Document excerpt -
A case in point: the book's epilogue ends with the poetic conclusion: "Dreams die hard, but the dreams of the Bush administration died in places like Fallujah, Ramadi, and Tal Afar." Fine, but those geographical slash military references aren't explained anywhere in the book. Clearly you have to know something about Iraq going in; "State of War" is not a definitive history. That's not a problem today in the heat of the moment, but it does indicate that "State of War" is something of a quickie meant to cash in on a story now, and lay forgotten in 20 years when more information comes to light. To make a Watergate reference out of this (because everything comes back to Watergate) this is more likely to be remembered as H.R. Haldeman's "The Ends of Power", rather than "The Haldeman Diaries".
That said, Risen's narrative is very compelling in places, especially when he is telling a story from someone else's point of view. The book is at its most direct and urgent when he describes the Iraqi doctor visiting her nuclear physicist brother in Baghdad on a last-ditch human intelligence gathering misison for the CIA, or when he tells the story of the Russian nuclear scientist secretly paid by the CIA to delivery faulty weapons blueprints to an Iranian embassy in Vienna.
The outline of the book develops the argument that inherent weaknesses in the Bush administration (Cheney and Rumsfelds' tendencies to make their own policy) have made a mockery of American foreign policies, and eviscerated long-standing institutions. I'm no insider so all I can do is stroke my chin and say that Risen writes in a way that sounds believable. At the same time, this is no liberal-slanted "yellow journalism" -- Risen doesn't miss several opportunities to assail Bill Clinton's neglect of the intelligence community, but his facts differ from what Richard Clarke wrote about a few years ago so I am not sure I believe every word he writes. Interestingly, Clarke is only mentioned in passing in "State of War", even though the two books share considerable overlap.

Required actions -
1. Copy the part of the book review that opens with the words containing "That said, Risen's" and closes with "embassy in Vienna.".
2. Answer from the book review:
(a) Which three places does the epilogue name as where the dreams of the Bush administration died?
(b) In which city was the Iranian embassy that received the faulty weapons blueprints?
(c) Whose earlier account does the reviewer say Risen's facts differ from?
The material after this point is separate from the book review.

Dataset section -
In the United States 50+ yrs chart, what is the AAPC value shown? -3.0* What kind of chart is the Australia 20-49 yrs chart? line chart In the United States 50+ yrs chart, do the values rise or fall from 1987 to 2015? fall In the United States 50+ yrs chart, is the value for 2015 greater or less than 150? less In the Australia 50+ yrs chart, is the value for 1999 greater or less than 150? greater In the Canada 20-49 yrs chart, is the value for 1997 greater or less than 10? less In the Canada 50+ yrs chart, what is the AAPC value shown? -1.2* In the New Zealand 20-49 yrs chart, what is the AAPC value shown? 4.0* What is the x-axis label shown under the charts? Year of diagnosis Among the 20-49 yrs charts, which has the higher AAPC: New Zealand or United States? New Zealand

Numbered answers -
1.
That said, Risen's narrative is very compelling in places, especially when he is telling a story from someone else's point of view. The book is at its most direct and urgent when he describes the Iraqi doctor visiting her nuclear physicist brother in Baghdad on a last-ditch human intelligence gathering misison for the CIA, or when he tells the story of the Russian nuclear scientist secretly paid by the CIA to delivery faulty weapons blueprints to an Iranian embassy in Vienna.

2.
(a) Fallujah, Ramadi, and Tal Afar
(b) Vienna
(c) Richard Clarke's